--- START ---
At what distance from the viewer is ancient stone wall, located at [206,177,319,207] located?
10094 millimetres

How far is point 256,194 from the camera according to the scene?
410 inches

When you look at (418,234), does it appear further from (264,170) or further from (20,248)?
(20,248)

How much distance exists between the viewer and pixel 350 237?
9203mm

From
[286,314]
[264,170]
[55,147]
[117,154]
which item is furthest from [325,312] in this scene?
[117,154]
--- END ---
--- START ---
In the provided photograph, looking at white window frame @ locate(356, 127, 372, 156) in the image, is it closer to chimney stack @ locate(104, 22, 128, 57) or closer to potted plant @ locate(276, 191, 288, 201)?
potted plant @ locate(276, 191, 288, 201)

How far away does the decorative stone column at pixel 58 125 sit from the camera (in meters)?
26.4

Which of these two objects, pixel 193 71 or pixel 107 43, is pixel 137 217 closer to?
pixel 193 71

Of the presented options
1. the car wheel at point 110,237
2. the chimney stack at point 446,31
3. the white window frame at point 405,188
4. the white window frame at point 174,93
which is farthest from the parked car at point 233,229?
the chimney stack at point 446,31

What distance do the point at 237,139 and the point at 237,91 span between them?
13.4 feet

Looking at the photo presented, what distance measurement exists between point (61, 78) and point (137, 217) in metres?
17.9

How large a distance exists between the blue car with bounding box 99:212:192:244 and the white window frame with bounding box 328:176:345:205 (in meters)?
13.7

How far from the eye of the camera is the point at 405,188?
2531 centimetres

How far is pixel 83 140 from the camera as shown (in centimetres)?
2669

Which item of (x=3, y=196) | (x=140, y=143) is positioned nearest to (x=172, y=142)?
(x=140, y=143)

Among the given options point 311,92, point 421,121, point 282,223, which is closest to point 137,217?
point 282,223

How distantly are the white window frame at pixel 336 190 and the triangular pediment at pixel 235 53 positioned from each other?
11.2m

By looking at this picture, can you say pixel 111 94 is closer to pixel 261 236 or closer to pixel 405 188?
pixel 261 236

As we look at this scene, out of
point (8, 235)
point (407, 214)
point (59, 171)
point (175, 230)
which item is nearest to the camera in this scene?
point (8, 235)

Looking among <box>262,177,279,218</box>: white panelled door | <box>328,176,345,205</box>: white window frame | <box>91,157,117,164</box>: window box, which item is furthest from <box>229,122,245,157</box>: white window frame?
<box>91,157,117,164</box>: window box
--- END ---
| What is being asked |
Pull out each line of the items above that contains the word "plant" and copy it in full.

| The response |
In the provided photograph, looking at white window frame @ locate(356, 127, 372, 156) in the image, is it closer to chimney stack @ locate(104, 22, 128, 57) or closer to potted plant @ locate(276, 191, 288, 201)?
potted plant @ locate(276, 191, 288, 201)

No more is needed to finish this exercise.